Pese a las pocas esperanzas que tenía, sobre todo al conocer la situación en Argentina, completó el formulario para ser repatriada. “¡Cuando supe que habían cerrado las fronteras de Argentina me quería morir! Me sentía atrapada, con ansiedad, angustia e impotencia porque imaginé que no iba a volver”, agrega y asegura que al estar tan alejada de los aeropuertos internacionales y por las restricciones para movilizarse entre las distintas ciudades ecuatorianas, daba todo por perdido.
Para su sorpresa, el 10 de abril, Agostina recibió un correo que le confirmaba que el 14 de ese mes sería parte del primer vuelo de repatriación. “No tuve mucho tiempo de procesar las cosas. Preparé todo para irme pensando que tendría que hacer alguna logística propia, cosa que me asustaba. Sin embargo, poco antes del viaje supe que en la misma ciudad estaban otra chica y una pareja, y que un micro nos pasaría a buscar a 10 cuadras de donde estaba viviendo”.
A las 4:40 del día pactado, el micro que los llevaría hasta el Aeropuerto Internacional José Joaquín de Olmedo de Guayaquil pasó por ellos. “El chófer tenía guantes y barbijo, era el primer contacto con esa situación y fue una sensación extraña”, asegura.
“En el aeropuerto, los médicos estaban con esos trajes blancos tipo espaciales... Fue una situación extraña porque, además, tengo pánico a los aviones”, confiesa y cuenta que el Hércules era como “un colectivo con alas”. Tras ocho horas de vuelo llegó a Argentina.
Debido a la dirección que figura en su DNI, Agostina debió cumplir cuarentena en uno de los hoteles dispuestos en la ciudad de Buenos Aires para los repatriados. Allí fue asistida por el Ministerio de Gobierno porteño, que fue determinante para su repatriación. Rosario seguía lejos.
“Fueron unos chicos divinos, pero los volví locos porque fumo y me costó muchísimo estar sin hacerlo durante los días del aislamiento”, reconoce y admite que en esos 18 días comenzó una metamorfosis interna.
“Estando allí entendí que había dejado todo para ir a Ecuador siguiendo un sueño, empecé a extrañar horrores a mi familia, a mis dos abuelas... Todo eso empezó afectarme y me costaba contener a ansiedad”. Para calmar esa inquietud hizo lo que mejor sabe hacer: bailar.
Agostina comparte el video que grabó durante su aislamiento en Buenos Aires, ciudad en la que había vivido durante 14 años y que sin querer la confinaba.
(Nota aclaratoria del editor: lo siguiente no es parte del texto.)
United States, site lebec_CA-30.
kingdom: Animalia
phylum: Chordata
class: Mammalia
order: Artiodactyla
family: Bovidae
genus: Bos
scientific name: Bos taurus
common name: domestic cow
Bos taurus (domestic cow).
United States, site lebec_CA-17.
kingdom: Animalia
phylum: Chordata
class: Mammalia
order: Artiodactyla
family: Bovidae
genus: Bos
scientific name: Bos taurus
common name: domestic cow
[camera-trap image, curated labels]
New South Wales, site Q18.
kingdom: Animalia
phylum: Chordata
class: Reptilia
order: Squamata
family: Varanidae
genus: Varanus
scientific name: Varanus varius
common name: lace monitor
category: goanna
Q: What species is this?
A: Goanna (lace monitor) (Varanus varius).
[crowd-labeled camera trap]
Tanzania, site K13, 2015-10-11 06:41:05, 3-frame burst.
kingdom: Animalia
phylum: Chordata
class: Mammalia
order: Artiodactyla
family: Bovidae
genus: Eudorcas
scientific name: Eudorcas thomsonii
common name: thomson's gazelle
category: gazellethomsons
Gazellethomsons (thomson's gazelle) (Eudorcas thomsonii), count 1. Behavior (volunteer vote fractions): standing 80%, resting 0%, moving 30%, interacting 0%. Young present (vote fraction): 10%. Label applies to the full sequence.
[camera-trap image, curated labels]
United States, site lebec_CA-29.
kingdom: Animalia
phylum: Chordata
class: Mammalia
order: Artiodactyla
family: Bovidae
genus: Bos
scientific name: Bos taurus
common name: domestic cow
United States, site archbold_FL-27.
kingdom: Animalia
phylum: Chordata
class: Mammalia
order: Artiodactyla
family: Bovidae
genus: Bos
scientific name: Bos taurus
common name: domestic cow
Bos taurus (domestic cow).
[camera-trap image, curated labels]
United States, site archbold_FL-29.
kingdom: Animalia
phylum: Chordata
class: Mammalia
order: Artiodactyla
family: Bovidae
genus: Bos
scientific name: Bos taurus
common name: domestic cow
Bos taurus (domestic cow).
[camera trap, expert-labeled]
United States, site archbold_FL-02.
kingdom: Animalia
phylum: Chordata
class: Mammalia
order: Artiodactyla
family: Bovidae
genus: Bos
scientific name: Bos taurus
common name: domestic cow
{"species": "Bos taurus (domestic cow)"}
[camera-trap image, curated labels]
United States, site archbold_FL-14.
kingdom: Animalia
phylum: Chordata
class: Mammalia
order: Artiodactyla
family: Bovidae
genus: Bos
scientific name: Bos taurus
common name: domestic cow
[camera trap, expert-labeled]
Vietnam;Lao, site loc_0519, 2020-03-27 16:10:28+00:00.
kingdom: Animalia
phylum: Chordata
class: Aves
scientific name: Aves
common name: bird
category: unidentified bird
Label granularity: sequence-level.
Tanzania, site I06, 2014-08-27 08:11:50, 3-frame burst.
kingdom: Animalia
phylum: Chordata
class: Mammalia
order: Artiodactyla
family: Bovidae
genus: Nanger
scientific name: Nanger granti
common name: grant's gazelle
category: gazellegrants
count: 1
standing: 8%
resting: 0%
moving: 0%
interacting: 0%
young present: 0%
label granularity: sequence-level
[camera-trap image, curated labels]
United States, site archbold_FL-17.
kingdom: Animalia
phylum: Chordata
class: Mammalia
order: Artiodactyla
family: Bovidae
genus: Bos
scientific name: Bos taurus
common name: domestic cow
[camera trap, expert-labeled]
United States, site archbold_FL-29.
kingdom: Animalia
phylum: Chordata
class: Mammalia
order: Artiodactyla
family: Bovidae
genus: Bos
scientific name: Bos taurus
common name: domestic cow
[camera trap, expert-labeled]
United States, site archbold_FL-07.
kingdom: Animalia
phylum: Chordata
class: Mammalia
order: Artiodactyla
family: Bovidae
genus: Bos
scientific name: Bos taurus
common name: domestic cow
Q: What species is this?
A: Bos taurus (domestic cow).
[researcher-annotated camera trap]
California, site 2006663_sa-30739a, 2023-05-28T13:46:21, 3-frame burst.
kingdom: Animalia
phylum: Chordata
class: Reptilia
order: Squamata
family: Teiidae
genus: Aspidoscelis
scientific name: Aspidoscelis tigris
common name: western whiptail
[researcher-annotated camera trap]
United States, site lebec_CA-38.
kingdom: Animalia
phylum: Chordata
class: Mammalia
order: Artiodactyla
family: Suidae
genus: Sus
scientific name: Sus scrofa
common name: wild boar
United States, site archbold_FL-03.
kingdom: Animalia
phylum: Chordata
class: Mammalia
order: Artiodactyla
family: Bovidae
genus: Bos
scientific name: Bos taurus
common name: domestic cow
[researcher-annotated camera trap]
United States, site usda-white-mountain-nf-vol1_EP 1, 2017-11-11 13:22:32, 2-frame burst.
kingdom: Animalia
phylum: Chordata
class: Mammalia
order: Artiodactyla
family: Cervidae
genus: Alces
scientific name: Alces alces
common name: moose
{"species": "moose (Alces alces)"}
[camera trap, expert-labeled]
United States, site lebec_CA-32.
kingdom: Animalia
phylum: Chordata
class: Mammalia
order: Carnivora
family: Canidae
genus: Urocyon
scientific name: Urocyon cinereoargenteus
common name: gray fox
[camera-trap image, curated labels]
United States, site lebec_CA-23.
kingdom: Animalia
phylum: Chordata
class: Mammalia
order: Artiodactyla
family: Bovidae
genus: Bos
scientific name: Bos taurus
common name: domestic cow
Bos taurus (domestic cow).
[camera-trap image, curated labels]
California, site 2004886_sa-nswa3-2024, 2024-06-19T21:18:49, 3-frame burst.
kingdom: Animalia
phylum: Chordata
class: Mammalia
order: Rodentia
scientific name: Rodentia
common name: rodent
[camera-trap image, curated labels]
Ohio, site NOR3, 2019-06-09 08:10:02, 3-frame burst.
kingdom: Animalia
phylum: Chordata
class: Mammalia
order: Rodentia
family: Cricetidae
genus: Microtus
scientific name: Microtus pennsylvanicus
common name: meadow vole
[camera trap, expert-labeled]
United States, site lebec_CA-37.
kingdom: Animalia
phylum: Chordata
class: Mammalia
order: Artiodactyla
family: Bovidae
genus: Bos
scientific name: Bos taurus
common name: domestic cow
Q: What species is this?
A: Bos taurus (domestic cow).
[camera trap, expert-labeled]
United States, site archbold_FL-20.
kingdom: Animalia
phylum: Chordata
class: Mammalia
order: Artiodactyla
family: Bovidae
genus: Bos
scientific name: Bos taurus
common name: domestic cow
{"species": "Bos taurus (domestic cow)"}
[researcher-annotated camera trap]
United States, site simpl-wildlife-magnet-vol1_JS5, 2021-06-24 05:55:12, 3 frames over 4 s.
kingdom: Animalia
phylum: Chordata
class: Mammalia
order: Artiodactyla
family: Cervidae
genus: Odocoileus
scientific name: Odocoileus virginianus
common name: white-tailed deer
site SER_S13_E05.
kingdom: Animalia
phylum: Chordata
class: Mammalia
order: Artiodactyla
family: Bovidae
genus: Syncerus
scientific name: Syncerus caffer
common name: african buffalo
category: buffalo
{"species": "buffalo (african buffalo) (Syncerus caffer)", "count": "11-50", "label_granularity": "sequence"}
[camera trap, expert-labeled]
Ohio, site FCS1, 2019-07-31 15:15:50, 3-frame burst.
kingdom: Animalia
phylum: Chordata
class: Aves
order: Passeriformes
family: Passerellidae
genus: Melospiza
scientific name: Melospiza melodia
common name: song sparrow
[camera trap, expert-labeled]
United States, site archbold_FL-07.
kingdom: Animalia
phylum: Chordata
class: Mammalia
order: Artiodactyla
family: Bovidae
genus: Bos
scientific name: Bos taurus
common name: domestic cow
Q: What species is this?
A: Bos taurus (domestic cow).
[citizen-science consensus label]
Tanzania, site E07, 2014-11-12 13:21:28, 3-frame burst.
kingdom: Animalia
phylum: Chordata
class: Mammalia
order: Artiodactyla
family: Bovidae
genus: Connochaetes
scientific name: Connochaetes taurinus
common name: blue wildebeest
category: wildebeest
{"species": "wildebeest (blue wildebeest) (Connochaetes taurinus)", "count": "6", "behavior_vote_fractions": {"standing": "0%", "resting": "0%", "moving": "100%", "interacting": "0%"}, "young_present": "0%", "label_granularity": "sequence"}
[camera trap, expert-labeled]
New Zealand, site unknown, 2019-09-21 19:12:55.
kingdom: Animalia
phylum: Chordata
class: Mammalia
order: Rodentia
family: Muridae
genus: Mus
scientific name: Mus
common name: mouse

Sin darse cuenta, la ciudad a la que antes apostó era parte de su proceso de reinvención.
Bailaba cuando se sentía mal y alentada por aquel amigo que le propuso ir a Ecuador comenzó a grabarse mientras lo hacía. Sabía que con su cuerpo podría expresar lo que tenía adentro y dejó que todo saliera.
“Sabía que como artista debía reinventarme completamente, de cero, como lo había hecho antes, pero ahora con 34 años...”, comparte el pensamiento más fuerte que tuvo, cual epifanía, y que desde el 1° de mayo, día que finalmente regresó a Rosario, la acompañó por semanas.
Desde hace unas semanas, Agostina da clases de pilates vía Zoom, sobre todo a extranjeros y algunos conocidos. Pero asume que los pensamientos que la acompañaron en el aislamiento porteño cobraron significado.
“En el camino de regreso a Rosario, lo primero que pensé en hacer a futuro fue irme a Europa con hermana que también es bailarina, para seguir con la carrera allá. Ahora, acomodada en el presente, pude sacar varias conclusiones sobre mi experiencia en Ecuador”, asegura.
Espera un instante y las define: “Pase lo que pase uno tiene que seguir sus sueños y a mí me encantaría poder hacer funcionar el Ballet Municipal de Rosario como cuerpo estable de la ciudad y que sea reconocido como tal”.
“La danza cura todo y sé que esté en la parte del mundo que esté siempre voy a estar bailando”, finaliza.